More tests need to be performed though so we can determine the memory footprint. I would like to have a good estimate of stackSize to memory consumption.

First In First Out

Pushing the array right to left and popping the first element seems to be rather effective, and probably the fastest way to go about it. Maybe follow up on #darkarts to see what their ideas are. Maybe PonyDev might know too.

toDelete := stack[0]
stack = append(stack[1:], entry)
delete(data, toDelete)

Found a new, potentially better, way of doing thi.
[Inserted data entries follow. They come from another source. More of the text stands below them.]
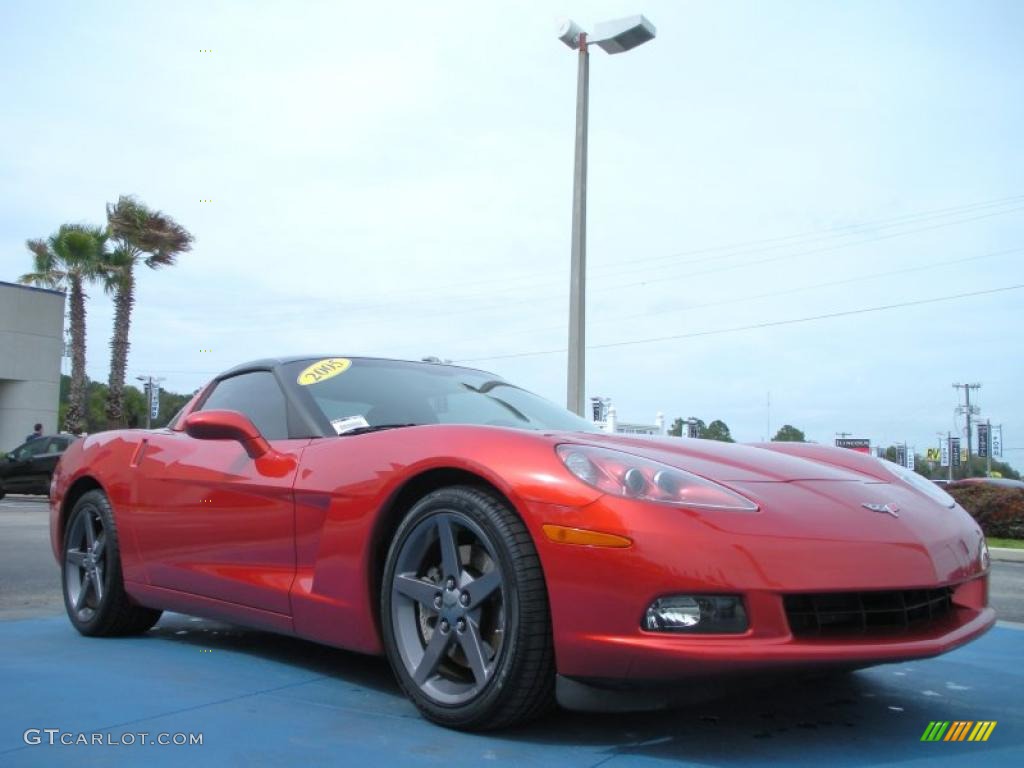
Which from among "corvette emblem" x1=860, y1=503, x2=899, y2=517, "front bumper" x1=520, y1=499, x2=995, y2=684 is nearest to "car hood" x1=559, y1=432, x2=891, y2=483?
"corvette emblem" x1=860, y1=503, x2=899, y2=517

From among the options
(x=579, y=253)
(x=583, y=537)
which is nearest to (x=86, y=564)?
(x=583, y=537)

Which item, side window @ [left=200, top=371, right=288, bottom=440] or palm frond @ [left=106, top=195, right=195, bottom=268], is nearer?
side window @ [left=200, top=371, right=288, bottom=440]

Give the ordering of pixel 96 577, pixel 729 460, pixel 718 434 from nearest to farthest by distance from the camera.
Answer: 1. pixel 729 460
2. pixel 96 577
3. pixel 718 434

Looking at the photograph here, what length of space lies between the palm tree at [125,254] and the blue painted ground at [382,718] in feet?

See Reducer2. I'll add more information after this flight.

Reducer2

Instead of using the append function, Reducer manually tracks the current index and loops around the array, with index+1 being the popped index. From there it calls the delete function with whatever being in the slice. We don't need to check the value of the slice at that index, because delete just doesn't delete if the value isn't in the map nor does it panic or complain.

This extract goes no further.